« Le 1er novembre 2013, le Conseil de la Fédération à Moscou a accueilli la délégation des parlementaires français, présidée par le sénateur, chevalier de l’Ordre russe de l’Amitié, Patrice Gélard. Le renforcement du dialogue interparlementaire, la suppression des visas et le développement des relations interrégionales ont été à l’ordre du jour de cette rencontre avec le groupe des sénateurs russes dirigé par le Président de la Commission des Affaires étrangères Mikhaïl Marguelov »
(source : www.french.ruvr.ru, Anna Karpova)
Par ailleurs, le 16 novembre 2013, le Président de la République, François Hollande a promulgué la loi autorisant la ratification du traité entre la République française et la Fédération de Russie relatif à la coopération dans le domaine de l’adoption.
Au Sénat vous êtes le Président du groupe interparlementaire d’amitié France-Russie. Qu’est-ce qui a motivé cette fonction ?

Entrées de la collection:

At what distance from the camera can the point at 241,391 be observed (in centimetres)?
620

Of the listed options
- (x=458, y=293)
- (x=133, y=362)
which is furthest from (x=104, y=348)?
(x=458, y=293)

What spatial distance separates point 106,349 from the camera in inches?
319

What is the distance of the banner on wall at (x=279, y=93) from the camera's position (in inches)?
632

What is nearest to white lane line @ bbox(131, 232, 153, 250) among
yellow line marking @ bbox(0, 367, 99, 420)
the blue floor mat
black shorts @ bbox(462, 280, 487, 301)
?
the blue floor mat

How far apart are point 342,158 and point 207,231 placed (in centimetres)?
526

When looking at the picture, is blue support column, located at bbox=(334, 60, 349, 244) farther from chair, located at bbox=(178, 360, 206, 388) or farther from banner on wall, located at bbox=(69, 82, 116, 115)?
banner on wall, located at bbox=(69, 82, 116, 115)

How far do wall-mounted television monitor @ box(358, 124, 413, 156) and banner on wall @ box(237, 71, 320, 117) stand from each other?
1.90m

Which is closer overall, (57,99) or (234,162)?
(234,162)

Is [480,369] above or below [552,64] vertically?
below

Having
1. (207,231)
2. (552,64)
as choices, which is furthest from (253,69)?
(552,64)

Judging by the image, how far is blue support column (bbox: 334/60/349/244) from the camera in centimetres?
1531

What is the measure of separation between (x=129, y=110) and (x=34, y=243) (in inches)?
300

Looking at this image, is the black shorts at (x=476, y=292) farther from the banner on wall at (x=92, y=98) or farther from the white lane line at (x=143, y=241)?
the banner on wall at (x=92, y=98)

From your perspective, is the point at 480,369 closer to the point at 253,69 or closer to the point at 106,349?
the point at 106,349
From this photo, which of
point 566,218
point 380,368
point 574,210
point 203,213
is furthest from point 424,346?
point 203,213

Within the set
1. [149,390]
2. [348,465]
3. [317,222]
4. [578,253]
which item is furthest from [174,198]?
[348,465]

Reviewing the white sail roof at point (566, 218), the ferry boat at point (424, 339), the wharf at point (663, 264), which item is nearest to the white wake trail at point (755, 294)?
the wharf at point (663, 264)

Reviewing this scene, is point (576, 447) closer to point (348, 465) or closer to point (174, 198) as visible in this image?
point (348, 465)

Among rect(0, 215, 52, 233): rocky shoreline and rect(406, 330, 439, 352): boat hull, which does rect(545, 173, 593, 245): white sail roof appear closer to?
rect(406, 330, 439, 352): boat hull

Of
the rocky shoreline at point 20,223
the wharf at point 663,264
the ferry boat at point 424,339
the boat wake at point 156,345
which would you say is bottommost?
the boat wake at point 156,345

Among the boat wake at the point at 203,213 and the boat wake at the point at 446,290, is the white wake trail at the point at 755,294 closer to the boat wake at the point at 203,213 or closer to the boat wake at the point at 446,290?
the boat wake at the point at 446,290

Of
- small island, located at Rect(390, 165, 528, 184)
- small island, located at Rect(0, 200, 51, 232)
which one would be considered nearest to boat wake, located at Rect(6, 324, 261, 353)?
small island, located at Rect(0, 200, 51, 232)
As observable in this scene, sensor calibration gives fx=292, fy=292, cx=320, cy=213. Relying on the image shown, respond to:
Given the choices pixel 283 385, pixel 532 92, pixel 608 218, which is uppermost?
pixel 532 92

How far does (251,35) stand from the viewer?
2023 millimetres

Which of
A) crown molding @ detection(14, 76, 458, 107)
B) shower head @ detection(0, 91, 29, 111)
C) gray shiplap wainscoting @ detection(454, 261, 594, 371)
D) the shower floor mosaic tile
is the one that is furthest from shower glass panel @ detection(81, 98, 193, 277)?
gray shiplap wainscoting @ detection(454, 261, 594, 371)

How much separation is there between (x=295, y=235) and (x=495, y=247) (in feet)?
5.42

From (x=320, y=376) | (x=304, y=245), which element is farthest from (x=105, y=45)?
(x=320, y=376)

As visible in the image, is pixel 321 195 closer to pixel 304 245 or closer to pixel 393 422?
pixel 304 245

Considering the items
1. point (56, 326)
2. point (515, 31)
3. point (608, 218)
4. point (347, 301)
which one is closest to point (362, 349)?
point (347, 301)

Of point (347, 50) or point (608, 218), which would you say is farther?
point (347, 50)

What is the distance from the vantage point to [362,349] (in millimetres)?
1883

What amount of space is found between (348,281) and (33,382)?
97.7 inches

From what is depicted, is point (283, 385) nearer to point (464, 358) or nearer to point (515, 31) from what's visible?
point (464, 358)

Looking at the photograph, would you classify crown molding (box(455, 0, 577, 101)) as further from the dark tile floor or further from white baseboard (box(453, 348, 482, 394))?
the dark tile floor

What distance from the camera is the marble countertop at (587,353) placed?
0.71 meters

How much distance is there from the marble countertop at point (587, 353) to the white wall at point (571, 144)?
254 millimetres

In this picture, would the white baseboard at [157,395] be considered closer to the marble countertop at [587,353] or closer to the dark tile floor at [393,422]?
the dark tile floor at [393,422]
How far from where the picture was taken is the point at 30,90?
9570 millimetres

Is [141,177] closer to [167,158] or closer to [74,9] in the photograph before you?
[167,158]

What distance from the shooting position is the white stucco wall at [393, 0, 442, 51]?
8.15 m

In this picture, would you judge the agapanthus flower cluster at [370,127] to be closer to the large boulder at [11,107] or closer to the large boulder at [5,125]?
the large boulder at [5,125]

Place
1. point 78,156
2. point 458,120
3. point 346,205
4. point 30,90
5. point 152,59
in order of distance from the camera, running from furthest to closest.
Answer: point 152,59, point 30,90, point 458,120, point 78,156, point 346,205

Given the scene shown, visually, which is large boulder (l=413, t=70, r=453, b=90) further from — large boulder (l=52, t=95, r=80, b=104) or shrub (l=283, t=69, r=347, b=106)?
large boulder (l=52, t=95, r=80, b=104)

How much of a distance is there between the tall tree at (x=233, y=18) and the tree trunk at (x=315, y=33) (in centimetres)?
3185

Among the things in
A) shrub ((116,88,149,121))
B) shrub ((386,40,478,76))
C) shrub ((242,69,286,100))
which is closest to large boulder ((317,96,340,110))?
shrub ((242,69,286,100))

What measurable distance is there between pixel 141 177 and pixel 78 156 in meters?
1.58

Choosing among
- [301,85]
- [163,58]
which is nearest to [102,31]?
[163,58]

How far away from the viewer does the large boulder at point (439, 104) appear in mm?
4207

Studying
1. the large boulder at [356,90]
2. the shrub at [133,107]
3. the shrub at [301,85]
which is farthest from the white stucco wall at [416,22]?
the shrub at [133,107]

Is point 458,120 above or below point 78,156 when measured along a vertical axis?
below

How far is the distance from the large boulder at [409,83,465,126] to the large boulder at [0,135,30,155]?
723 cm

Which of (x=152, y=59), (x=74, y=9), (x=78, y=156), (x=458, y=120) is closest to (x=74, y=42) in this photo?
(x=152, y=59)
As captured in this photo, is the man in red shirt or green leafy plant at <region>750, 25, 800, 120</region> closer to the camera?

Consignes écrites:
a - D'après l'extrait, qui présidait la délégation des parlementaires français accueillie à Moscou le 1er novembre 2013 ?
b - Recopiez fidèlement le passage de l'extrait qui commence par « (source : www.french.ruvr.ru, Anna » et se termine par « domaine de l’adoption. ».
Les entrées n'ont aucun lien avec l'extrait.

Ensemble des réponses:
a - Le sénateur Patrice Gélard.

b -
(source : www.french.ruvr.ru, Anna Karpova)
Par ailleurs, le 16 novembre 2013, le Président de la République, François Hollande a promulgué la loi autorisant la ratification du traité entre la République française et la Fédération de Russie relatif à la coopération dans le domaine de l’adoption.